(Data items)
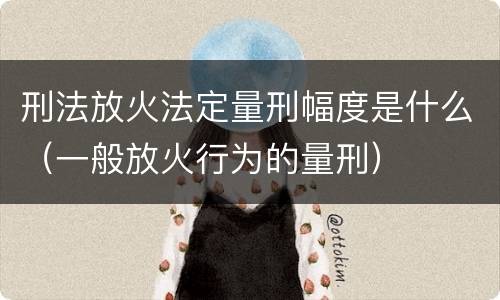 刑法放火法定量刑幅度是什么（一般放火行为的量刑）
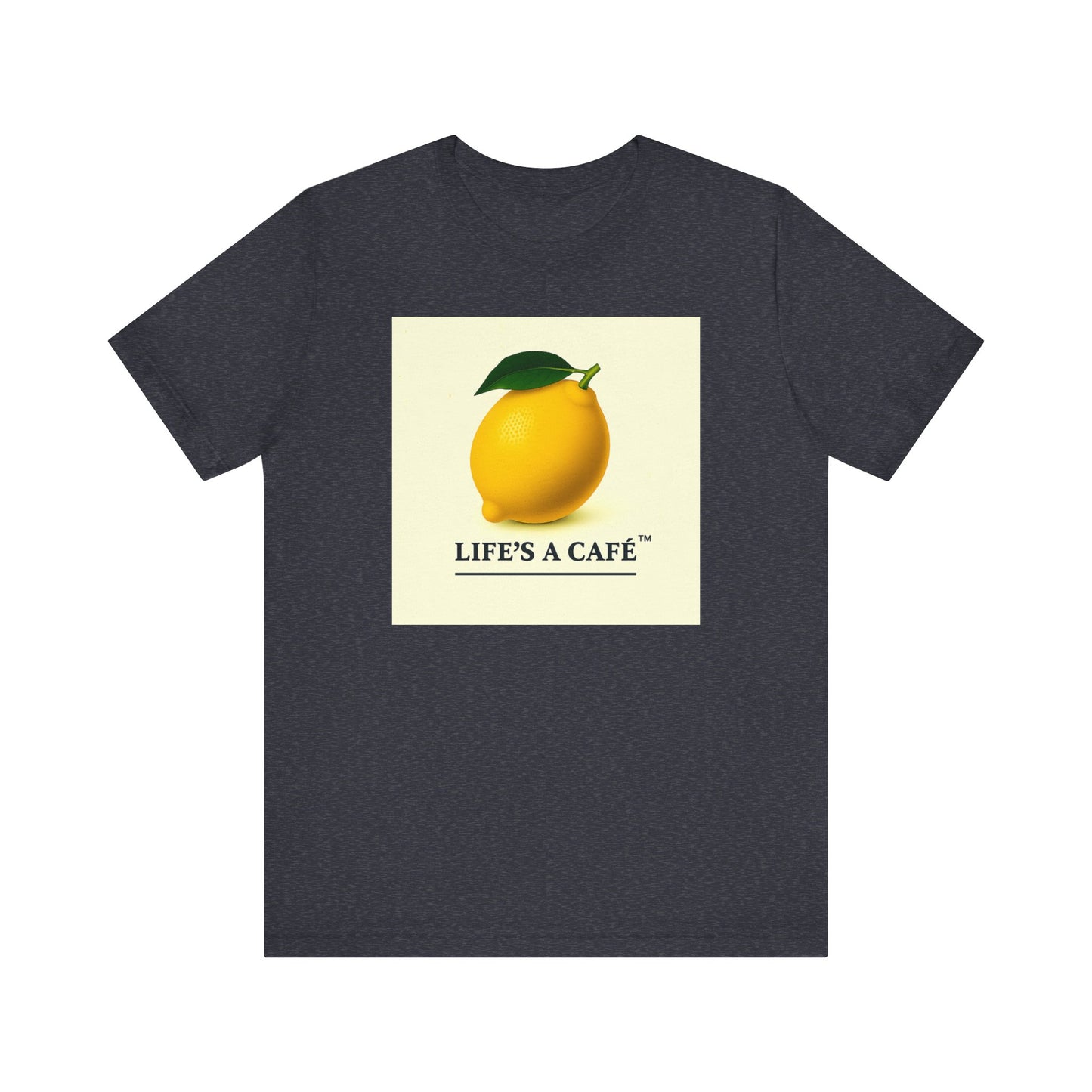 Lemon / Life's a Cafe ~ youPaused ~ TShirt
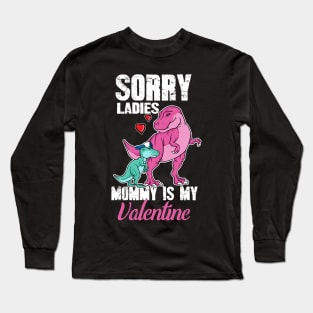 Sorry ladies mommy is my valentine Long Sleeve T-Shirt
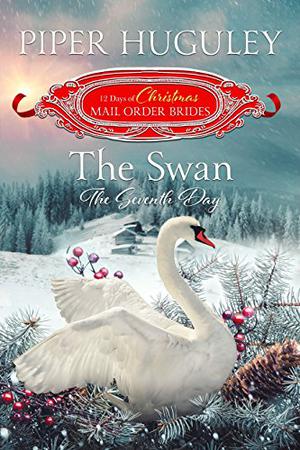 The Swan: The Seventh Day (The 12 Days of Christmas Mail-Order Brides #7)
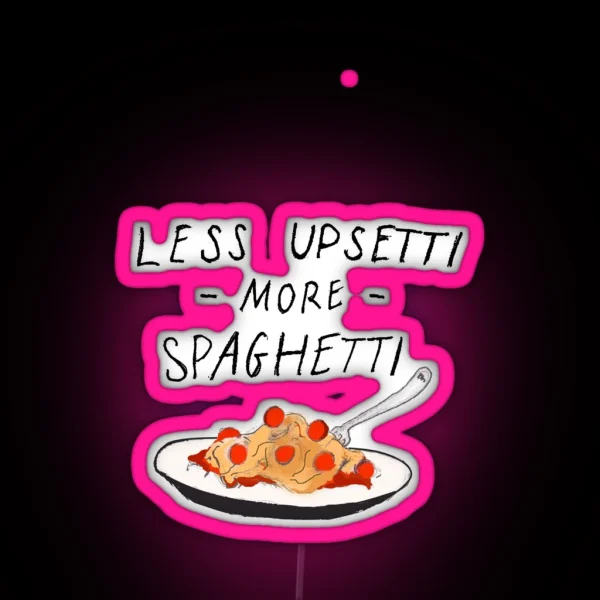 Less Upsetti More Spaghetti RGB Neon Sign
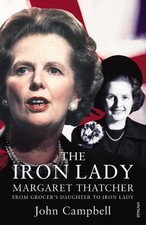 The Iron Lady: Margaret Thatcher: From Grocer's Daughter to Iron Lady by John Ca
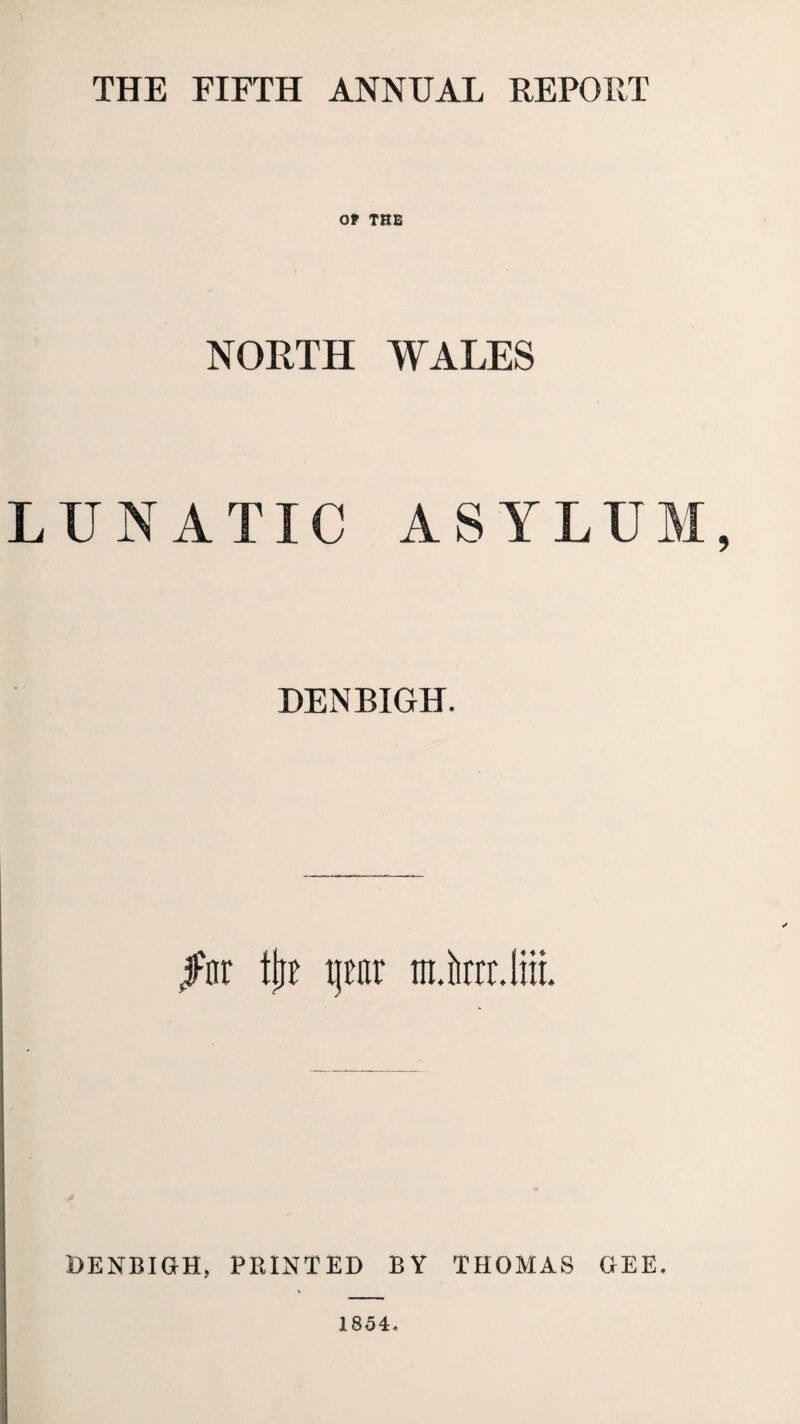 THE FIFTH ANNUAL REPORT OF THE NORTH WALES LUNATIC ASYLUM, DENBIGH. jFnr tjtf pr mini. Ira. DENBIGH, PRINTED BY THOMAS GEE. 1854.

**Description of the task**
Take the lines from the start of the entries through the line containing "The Iron Lady: Margaret" and set them down exactly, leaving out every picture.

**Answer section**
 刑法放火法定量刑幅度是什么（一般放火行为的量刑）
 Lemon / Life's a Cafe ~ youPaused ~ TShirt
 Sorry ladies mommy is my valentine Long Sleeve T-Shirt
 The Swan: The Seventh Day (The 12 Days of Christmas Mail-Order Brides #7)
 Less Upsetti More Spaghetti RGB Neon Sign
 The Iron Lady: Margaret Thatcher: From Grocer's Daughter to Iron Lady by John Ca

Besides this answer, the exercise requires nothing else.